■ EXERCISE PROMPT ■
Filter the items below down to only the lines containing the string "instances", treating uppercase and lowercase as different.

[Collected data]
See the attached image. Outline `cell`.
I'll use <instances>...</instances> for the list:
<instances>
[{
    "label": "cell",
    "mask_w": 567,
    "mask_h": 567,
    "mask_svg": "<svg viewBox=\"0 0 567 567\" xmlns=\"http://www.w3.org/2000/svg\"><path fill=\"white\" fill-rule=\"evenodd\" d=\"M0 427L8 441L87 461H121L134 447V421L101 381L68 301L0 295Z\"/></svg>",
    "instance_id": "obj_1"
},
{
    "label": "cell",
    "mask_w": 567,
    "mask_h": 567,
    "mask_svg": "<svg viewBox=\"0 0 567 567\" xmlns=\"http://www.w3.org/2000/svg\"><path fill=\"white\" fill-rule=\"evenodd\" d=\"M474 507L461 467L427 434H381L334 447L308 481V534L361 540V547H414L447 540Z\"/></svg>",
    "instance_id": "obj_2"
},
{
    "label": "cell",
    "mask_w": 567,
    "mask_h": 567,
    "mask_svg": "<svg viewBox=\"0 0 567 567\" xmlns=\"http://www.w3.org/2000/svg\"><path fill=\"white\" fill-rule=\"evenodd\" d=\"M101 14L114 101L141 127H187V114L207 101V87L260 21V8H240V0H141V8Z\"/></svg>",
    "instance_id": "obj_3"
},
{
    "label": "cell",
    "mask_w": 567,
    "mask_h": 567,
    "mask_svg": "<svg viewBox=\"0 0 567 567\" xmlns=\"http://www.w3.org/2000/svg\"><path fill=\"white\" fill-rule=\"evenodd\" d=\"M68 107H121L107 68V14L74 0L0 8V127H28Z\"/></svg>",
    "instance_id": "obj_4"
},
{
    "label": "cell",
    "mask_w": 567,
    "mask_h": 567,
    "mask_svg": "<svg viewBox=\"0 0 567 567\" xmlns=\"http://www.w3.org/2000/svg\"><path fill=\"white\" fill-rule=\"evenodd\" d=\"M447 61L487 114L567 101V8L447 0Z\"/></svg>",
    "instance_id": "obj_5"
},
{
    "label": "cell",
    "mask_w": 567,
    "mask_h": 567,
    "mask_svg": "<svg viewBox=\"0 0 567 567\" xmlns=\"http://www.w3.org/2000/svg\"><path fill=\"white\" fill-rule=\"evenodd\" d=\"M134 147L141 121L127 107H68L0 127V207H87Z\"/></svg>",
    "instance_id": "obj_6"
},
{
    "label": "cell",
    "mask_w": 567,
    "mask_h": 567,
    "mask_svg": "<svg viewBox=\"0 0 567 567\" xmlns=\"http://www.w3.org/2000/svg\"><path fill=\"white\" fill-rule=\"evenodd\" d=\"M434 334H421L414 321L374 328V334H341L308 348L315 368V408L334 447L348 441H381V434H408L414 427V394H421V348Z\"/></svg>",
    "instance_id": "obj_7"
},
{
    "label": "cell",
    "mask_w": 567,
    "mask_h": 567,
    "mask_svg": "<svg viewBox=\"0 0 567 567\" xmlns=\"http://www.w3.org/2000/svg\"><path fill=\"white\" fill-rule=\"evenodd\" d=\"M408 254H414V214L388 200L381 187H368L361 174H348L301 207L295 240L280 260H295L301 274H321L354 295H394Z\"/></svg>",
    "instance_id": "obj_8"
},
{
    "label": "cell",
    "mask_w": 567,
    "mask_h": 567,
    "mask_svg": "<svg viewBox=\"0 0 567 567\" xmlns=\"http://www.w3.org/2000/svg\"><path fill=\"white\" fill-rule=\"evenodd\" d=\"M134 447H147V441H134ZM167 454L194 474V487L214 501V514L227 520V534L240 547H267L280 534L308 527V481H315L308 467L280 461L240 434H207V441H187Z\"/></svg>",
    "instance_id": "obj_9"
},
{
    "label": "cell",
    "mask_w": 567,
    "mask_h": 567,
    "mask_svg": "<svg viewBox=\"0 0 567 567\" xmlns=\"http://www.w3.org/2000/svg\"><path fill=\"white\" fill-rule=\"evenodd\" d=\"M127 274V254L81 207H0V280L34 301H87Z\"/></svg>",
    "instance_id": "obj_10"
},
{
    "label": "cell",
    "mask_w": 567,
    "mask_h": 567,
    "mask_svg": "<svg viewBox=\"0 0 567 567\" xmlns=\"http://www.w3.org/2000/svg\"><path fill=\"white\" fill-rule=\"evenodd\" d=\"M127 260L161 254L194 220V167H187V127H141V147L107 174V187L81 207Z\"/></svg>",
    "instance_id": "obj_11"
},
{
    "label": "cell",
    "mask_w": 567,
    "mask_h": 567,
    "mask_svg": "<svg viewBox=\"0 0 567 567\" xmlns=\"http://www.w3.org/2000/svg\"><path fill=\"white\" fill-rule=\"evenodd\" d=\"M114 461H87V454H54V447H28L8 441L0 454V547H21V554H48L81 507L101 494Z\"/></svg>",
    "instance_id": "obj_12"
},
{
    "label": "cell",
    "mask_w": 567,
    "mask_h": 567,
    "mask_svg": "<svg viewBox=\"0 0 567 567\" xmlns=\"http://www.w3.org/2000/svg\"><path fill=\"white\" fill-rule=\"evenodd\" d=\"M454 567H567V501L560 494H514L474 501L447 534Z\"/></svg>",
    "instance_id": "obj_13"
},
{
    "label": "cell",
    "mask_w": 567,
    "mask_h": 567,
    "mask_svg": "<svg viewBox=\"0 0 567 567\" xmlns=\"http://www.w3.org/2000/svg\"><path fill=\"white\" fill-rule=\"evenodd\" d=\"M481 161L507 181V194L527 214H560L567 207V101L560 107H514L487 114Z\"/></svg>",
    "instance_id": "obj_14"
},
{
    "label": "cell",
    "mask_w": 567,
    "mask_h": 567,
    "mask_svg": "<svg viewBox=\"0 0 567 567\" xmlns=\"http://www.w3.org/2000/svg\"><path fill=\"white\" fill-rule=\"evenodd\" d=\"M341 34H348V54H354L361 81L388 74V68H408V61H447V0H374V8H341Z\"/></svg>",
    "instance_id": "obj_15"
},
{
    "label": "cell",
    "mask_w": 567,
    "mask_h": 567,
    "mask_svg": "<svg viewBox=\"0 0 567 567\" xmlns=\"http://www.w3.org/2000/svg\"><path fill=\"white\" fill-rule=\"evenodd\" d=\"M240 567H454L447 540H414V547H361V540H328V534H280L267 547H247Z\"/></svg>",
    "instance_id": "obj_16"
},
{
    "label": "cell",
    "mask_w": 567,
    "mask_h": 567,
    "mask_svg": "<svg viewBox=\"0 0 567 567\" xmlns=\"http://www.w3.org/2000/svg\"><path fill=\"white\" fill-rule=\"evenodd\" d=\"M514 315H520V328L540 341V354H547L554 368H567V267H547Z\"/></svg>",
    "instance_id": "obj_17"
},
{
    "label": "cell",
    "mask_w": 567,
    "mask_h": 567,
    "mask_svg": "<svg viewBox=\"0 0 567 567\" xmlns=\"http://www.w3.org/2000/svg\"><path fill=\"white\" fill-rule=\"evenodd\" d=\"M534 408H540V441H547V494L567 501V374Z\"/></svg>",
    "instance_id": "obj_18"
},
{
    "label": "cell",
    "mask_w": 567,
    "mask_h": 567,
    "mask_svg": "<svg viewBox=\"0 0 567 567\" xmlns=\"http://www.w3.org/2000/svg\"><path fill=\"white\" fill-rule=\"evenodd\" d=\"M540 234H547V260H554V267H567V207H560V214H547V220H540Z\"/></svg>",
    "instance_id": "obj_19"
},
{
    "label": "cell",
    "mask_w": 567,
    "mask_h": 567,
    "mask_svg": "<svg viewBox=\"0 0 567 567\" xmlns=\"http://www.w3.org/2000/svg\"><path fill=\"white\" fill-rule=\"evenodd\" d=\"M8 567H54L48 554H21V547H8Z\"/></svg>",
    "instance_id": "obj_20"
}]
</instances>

■ OUTPUT OF THE EXERCISE ■
I'll use <instances>...</instances> for the list:
<instances>
</instances>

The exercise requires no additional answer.